We validated on  libpq handling OAuth natively with different flows
with different OIDC certified providers.

Flows: Device Code, Client Credentials and Refresh Token.
Providers: Microsoft, Google and Okta.
Also validated with OAuth provider Github.

We propose using OpenID Connect (OIDC) as the protocol, instead of
OAuth, as it is:
- Discovery mechanism to bridge the differences and provide metadata.
- Stricter protocol and certification process to reliably identify
which providers can be supported.
- OIDC is designed for authentication, while the main purpose of OAUTH is to
authorize applications on behalf of the user.

Github is not OIDC certified, so won’t be supported with this proposal.
However, it may be supported in the future through the ability for the
extension to provide custom discovery document content.

OpenID configuration has a well-known discovery mechanism
for the provider configuration URI which is
defined in OpenID Connect. It allows libpq to fetch
metadata about provider (i.e endpoints, supported grants, response types, etc).

In the attached patch (based on V2 patch in the thread and does not
contain Samay's changes):
- Provider can configure issuer url and scope through the options hook.)
- Server passes on an open discovery url and scope to libpq.
- Libpq handles OAuth flow based on the flow_type sent in the
connection string [1].
- Added callbacks to notify a structure to client tools if OAuth flow
requires user interaction.
- Pg backend uses hooks to validate bearer token.

Note that authentication code flow with PKCE for GUI clients is not
implemented yet.

Proposed next steps:
- Broaden discussion to reach agreement on the approach.
- Implement libpq changes without iddawc
- Prototype GUI flow with pgAdmin

Thanks,
Mahendrakar.

[1]:
connection string for refresh token flow:
./psql -U <user> -d 'dbname=postgres oauth_client_id=<client_id>
oauth_flow_type=<flowtype>  oauth_refresh_token=<refresh token>'

On Mon, 3 Oct 2022 at 23:34, Andrey Chudnovsky <achudnovskij@gmail.com> wrote:
>
> > I think we can probably prototype a callback hook for approach (1)
> > pretty quickly. (2) is a lot more work and investigation, but it's
> > work that I'm interested in doing (when I get the time). I think there
> > are other very good reasons to consider a third-party SASL library,
> > and some good lessons to be learned, even if the community decides not
> > to go down that road.
>
> Makes sense. We will work on (1.) and do some check if there are any
> blockers for a shared solution to support github and google.

Information shown:
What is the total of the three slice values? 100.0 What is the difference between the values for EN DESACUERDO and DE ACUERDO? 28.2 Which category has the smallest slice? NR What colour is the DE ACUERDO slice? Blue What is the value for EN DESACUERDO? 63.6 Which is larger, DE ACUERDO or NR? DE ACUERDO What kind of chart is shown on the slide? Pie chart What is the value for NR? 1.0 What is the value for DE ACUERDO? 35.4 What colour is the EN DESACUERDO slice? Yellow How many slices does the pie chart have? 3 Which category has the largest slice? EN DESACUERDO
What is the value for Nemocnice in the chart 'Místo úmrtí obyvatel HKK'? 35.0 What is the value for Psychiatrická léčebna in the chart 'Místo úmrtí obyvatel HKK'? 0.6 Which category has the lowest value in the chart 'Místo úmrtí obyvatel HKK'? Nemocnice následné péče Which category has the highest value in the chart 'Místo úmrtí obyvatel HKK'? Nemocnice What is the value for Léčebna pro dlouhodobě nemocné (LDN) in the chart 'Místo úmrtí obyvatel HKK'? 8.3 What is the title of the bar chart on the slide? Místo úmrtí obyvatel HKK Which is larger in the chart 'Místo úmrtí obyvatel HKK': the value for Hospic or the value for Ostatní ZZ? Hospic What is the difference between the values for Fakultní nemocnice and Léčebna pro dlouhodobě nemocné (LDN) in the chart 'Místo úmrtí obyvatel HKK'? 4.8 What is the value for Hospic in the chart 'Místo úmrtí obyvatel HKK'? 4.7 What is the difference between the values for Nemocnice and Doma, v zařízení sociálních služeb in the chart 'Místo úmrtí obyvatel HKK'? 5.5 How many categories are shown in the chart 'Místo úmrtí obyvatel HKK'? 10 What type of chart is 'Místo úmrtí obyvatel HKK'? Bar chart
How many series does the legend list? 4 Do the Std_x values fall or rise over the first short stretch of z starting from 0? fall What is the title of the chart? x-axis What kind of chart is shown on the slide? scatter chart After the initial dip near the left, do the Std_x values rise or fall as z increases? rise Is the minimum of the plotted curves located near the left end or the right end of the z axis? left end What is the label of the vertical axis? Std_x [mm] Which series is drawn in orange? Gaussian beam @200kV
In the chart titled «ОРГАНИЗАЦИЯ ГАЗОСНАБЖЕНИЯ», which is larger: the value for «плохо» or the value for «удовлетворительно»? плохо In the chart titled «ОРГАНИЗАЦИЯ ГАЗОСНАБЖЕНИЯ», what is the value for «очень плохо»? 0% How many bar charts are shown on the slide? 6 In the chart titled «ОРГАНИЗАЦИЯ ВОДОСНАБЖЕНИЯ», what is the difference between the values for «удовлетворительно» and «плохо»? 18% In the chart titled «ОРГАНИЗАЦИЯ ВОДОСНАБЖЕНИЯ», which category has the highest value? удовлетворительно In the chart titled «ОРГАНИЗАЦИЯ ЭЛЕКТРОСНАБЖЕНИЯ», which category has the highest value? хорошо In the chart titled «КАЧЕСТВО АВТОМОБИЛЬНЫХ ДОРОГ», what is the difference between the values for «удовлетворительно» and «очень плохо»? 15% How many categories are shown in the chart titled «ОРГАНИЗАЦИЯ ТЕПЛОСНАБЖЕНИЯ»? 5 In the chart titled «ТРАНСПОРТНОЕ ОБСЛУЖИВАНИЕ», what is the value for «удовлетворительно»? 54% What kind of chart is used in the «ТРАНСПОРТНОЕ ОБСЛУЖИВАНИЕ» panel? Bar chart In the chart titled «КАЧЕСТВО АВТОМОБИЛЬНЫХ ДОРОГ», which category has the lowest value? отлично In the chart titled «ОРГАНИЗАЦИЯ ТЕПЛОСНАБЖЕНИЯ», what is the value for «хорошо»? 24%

Work order:
Duplicate everything in the libpq OAuth message from "- Libpq handles" down to "on the approach.". The material that comes after the message plays no part here.

Completed exercise:
- Libpq handles OAuth flow based on the flow_type sent in the
connection string [1].
- Added callbacks to notify a structure to client tools if OAuth flow
requires user interaction.
- Pg backend uses hooks to validate bearer token.

Note that authentication code flow with PKCE for GUI clients is not
implemented yet.

Proposed next steps:
- Broaden discussion to reach agreement on the approach.